Bashir, who spoke at a maritime virtual symposium, accused some indigenous shipowners of engaging in illegal round-tripping transactions under the guise of importing vessels into the country only for them to bring in wrecks.
Round-tripping occurs when individuals or companies divert foreign exchange obtained from the Central Bank of Nigeria at the lower official rate to the black market for higher profits.
He was reacting to shipowners’ concerns over the lack of government incentives and high customs duty on vessels imported into the country.
“Customs as a regulator has realised that people are using a lot of things in importing wrecks, not ships, just for round-tripping or money laundering in some cases. They overvalue the wrecks, and sometimes they use that as a focal point and transfer the money,” he explained.
He added, “In the customs export prohibition items, it is very clear that whatever you import into Nigeria and you declare it for home use and pay the duty, it is prohibited for you to export it. It is the issue of money laundering that brought about this.”
The ex-customs chief said personal interest was inhibiting the sector’s growth.
Bashir noted, “The issue of personal interest is part of what hinders progress in the industry.
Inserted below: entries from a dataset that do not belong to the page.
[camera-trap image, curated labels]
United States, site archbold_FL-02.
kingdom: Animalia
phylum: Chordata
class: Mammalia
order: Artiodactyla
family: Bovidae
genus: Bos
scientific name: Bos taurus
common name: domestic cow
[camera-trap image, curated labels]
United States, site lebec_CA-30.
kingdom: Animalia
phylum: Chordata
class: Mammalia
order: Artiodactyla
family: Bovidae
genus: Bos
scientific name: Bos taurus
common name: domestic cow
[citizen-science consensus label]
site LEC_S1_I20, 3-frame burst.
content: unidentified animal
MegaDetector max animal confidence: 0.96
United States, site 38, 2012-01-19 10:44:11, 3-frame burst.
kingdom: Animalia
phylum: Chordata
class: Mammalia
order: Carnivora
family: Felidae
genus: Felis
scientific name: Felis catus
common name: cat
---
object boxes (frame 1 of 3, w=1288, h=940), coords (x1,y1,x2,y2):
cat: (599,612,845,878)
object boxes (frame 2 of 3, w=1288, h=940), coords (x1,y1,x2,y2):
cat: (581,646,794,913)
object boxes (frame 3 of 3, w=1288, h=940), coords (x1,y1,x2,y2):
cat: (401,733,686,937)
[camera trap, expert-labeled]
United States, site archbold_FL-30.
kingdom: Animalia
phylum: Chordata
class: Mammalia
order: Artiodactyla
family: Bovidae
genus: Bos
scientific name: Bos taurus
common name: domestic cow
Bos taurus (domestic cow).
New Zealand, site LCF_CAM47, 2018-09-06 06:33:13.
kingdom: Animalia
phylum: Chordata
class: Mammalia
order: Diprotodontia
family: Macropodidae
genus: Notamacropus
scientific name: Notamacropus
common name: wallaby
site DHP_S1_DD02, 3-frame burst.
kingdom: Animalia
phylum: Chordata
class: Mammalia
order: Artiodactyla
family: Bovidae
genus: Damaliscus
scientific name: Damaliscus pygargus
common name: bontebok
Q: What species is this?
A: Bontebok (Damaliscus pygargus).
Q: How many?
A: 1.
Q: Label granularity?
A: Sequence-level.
People will just go and bring in wrecks, transfer huge sums of money at the detriment of our foreign exchange because we are virtually an import dominated industry.”
He urged maritime practitioners to engage the customs to clear grey areas before embarking on international transactions.
While it is not the customs’ responsibility to grant tax reliefs on imported vessels as requested by indigenous shipowners, Bashir urged the operators to consider relevant laws of import and export guidelines before investing.